Chris Evans is back as Rogers, who is now 95 years old but looks 30ish thanks to the deep-freeze process initiated by his S.H.I.E.L.D. overseers, led by eye-patched and anger-fueled Nick Fury (Samuel L. Jackson), whose temperament suggests he'll someday be revealed to be the real Incredible Hulk. The first "Captain America" was set in and around World War II, with Cappy and his boomerang-y shield fighting the sinister forces of Hydra. "The Winter Soldier" follows Cap into the present day, alongside Scarlett Johansson's wily S.H.I.E.L.D. operative Black Widow. Their nemesis is the Soviet supersoldier known as the Winter Soldier, who is in fact none other than … a fellow named Spoiler Alert.
There's the tiniest hint of a romance, though Black Widow is plainly too much for Rogers' emotional circuitry to handle.
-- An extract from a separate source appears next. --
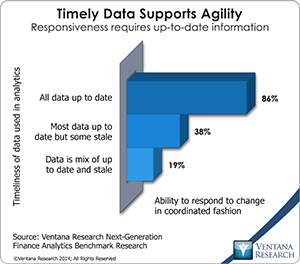 vr_NG_Finance_Analytics_12_timely_data_supports_agility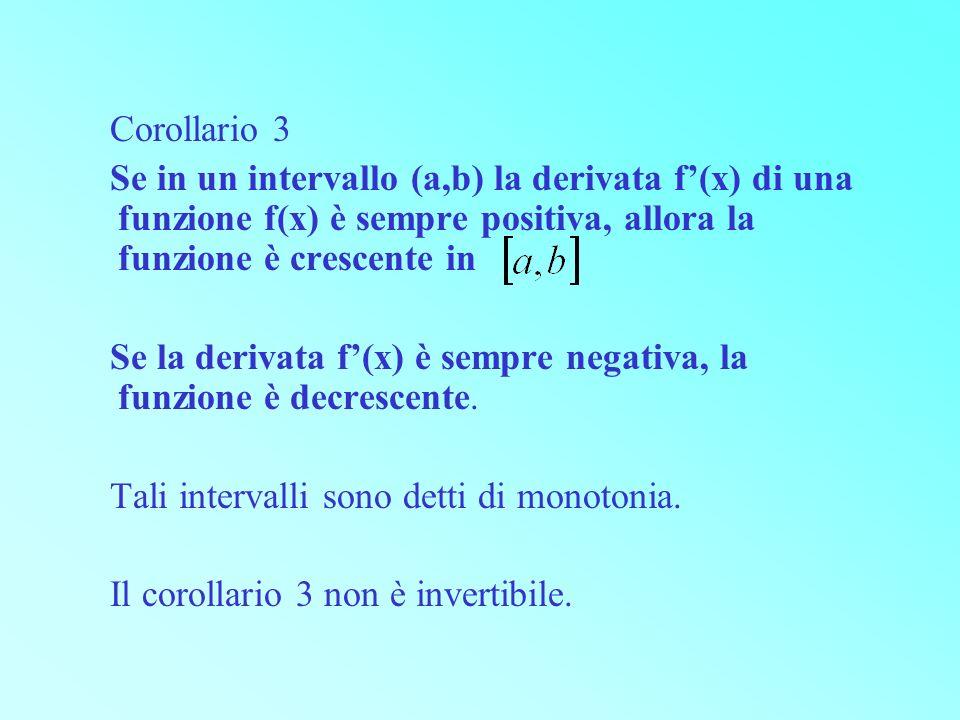 Corollario 3 Se in un intervallo (a,b) la derivata f(x) di una funzione f(x) è sempre positiva, allora la funzione è crescente in Se la derivata f(x)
The new day that Rogers/Cappy must negotiate is one of rampant, escalating paranoia, never much of an aphrodisiac. Robert Redford lightens the film's load as the trusted, respected, well-tailored S.H.I.E.L.D. overseer who's mixed up in the World Security Council. America's latest secret weapons, hiding deep beneath the surface of Washington, D.C., are a trio of flying battleships armed to the teeth and able to kill "a thousand hostiles a minute," Fury mentions to a skeptical Rogers. Soon our hero is hung out to dry by his own team, and like a Redford character in a '70s thriller, he doesn't know whom to believe.
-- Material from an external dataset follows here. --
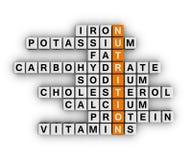 Ingrediente di nutrizione Immagini Stock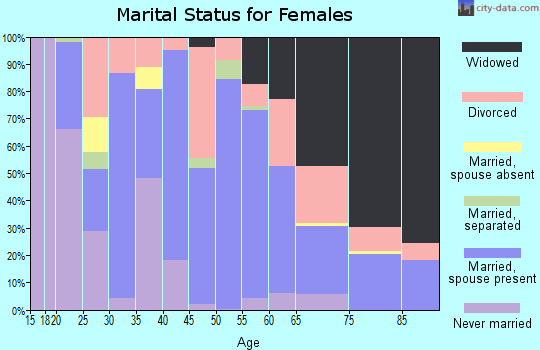 Zip code 85643 marital status for females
The shortlist of the trustworthy includes an Army paratrooper played by Anthony Mackie. With a pair of sleek metal wings he transforms into the Falcon. Mackie's a real asset here, and in general the cast is fully engaged, with only trace elements of sequel-itis afflicting the tenor of the storytelling. They find ways to deliver the welcome wisecrack or the leavening zinger just so, before the next round of slaughter begins.
The worldwide success of these movies is in their superheroics, of course, and in the crazy degree of overkill involved. There is no "just enough" in today's computer-generated Marvel marvels; there is only "too much." And there's a stealth element of hypocrisy in a film like "The Winter Soldier," which bemoans America's bloodthirsty, weapons-mad impulses even as it exploits all the hardware and an obscene body count for fun and profit. Something about even a good Marvel movie is starting to feel a little bit enough-already. But in "Captain America" 2 at least our own skepticism and ambivalence regarding where it's all going is mirrored by a protagonist who favors swing-era standards, even if his buddy Falcon has the excellent taste to recommend he give Marvin Gaye's "Trouble Man" a listen too.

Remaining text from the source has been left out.